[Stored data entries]
Content starts

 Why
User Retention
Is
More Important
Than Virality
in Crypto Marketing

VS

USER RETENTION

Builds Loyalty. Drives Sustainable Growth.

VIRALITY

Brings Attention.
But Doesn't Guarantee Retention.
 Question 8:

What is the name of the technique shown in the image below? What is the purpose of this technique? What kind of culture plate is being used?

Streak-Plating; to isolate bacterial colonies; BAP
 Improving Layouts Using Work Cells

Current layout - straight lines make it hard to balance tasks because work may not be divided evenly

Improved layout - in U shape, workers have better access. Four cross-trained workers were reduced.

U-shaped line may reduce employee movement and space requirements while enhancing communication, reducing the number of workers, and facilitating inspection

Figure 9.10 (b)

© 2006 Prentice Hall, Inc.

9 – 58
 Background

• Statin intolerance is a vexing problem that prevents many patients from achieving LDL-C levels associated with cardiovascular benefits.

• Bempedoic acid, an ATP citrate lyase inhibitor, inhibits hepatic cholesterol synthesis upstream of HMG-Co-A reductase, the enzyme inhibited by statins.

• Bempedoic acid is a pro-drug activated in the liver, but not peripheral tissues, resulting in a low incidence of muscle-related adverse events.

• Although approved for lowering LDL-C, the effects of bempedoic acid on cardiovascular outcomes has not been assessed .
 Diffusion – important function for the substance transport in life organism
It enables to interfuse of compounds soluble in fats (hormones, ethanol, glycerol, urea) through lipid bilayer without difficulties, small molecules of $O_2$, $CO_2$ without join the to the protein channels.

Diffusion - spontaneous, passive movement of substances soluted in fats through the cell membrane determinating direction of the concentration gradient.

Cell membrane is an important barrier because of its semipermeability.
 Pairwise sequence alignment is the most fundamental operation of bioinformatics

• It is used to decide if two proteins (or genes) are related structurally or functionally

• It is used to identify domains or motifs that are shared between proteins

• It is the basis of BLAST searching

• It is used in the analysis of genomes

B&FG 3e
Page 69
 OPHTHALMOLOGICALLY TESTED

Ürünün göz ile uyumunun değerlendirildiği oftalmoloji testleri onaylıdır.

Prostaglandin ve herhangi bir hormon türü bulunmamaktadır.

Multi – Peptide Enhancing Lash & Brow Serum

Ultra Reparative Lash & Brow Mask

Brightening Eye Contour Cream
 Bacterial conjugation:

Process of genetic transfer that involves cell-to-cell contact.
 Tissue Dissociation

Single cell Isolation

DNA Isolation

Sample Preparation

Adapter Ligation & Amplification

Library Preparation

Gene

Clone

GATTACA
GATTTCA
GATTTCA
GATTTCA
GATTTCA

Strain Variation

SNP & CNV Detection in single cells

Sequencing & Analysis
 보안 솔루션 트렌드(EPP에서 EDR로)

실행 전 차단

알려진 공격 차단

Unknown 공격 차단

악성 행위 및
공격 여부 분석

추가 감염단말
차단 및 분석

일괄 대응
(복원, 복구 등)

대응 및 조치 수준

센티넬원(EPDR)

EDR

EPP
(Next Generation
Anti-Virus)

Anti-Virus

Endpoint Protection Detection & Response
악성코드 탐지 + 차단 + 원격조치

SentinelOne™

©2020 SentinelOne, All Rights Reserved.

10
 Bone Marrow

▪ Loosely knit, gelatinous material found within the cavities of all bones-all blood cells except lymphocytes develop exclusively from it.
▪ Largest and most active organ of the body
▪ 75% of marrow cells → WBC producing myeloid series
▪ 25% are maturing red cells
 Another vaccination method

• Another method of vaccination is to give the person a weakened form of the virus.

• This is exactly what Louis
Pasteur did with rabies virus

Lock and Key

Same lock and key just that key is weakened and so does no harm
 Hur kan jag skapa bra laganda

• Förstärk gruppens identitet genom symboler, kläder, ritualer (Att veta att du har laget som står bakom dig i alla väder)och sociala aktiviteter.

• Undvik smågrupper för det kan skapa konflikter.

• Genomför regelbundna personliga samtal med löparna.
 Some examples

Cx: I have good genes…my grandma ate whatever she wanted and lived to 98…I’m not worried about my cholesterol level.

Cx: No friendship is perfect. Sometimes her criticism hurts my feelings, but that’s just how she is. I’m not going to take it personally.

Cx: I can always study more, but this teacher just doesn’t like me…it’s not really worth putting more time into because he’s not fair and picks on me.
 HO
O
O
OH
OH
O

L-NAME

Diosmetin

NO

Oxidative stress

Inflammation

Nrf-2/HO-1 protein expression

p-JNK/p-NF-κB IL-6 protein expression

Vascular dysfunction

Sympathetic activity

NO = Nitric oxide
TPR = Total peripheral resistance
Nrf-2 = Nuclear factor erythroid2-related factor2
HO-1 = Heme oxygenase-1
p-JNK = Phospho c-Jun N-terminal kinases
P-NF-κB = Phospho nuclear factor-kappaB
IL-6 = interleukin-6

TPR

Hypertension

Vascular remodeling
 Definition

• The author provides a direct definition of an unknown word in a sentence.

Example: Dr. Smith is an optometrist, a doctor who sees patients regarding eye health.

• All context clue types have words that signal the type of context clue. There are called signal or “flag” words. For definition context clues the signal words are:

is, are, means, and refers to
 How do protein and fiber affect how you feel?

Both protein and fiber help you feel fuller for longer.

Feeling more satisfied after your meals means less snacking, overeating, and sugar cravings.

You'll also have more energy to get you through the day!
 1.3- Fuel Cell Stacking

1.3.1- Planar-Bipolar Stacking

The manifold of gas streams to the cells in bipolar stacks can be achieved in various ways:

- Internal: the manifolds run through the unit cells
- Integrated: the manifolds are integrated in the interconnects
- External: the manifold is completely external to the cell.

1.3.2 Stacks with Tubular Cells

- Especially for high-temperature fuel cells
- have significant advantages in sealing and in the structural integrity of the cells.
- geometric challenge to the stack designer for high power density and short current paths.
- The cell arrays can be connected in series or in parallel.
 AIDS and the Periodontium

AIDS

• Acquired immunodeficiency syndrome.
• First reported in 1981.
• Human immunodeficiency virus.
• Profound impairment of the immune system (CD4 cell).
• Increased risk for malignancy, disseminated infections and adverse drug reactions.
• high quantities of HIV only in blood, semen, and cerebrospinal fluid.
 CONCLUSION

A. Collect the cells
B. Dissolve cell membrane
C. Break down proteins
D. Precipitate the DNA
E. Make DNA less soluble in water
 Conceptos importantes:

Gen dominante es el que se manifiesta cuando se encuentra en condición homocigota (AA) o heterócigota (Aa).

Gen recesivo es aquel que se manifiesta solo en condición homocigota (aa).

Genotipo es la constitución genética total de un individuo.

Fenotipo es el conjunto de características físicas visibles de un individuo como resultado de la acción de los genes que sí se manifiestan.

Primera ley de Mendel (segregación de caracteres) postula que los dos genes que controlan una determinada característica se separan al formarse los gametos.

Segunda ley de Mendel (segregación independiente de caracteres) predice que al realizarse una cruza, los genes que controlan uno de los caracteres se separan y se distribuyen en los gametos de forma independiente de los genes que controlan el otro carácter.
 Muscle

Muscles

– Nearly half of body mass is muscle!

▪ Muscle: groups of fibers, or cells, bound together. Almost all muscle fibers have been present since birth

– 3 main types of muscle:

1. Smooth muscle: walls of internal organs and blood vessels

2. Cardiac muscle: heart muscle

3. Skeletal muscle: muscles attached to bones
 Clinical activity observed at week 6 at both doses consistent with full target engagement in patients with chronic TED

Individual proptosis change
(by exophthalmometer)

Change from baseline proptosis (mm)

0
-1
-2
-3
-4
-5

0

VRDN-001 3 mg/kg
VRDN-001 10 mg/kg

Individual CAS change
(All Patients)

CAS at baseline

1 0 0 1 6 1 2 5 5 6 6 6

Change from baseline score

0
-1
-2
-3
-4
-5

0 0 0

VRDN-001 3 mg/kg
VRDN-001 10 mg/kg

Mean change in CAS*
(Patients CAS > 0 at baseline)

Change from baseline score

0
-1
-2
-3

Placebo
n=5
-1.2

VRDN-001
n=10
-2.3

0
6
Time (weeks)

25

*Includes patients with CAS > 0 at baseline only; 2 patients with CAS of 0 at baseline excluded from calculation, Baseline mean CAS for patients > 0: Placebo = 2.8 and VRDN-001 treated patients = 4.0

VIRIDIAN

Content ends

**Problem to work on:**
Copy, exactly and only, the lines above that begin with the one containing "Vascular dysfunction" and finish with the one containing "- have significant".

**Your solution:**
Vascular dysfunction

Sympathetic activity

NO = Nitric oxide
TPR = Total peripheral resistance
Nrf-2 = Nuclear factor erythroid2-related factor2
HO-1 = Heme oxygenase-1
p-JNK = Phospho c-Jun N-terminal kinases
P-NF-κB = Phospho nuclear factor-kappaB
IL-6 = interleukin-6

TPR

Hypertension

Vascular remodeling
 Definition

• The author provides a direct definition of an unknown word in a sentence.

Example: Dr. Smith is an optometrist, a doctor who sees patients regarding eye health.

• All context clue types have words that signal the type of context clue. There are called signal or “flag” words. For definition context clues the signal words are:

is, are, means, and refers to
 How do protein and fiber affect how you feel?

Both protein and fiber help you feel fuller for longer.

Feeling more satisfied after your meals means less snacking, overeating, and sugar cravings.

You'll also have more energy to get you through the day!
 1.3- Fuel Cell Stacking

1.3.1- Planar-Bipolar Stacking

The manifold of gas streams to the cells in bipolar stacks can be achieved in various ways:

- Internal: the manifolds run through the unit cells
- Integrated: the manifolds are integrated in the interconnects
- External: the manifold is completely external to the cell.

1.3.2 Stacks with Tubular Cells

- Especially for high-temperature fuel cells
- have significant advantages in sealing and in the structural integrity of the cells.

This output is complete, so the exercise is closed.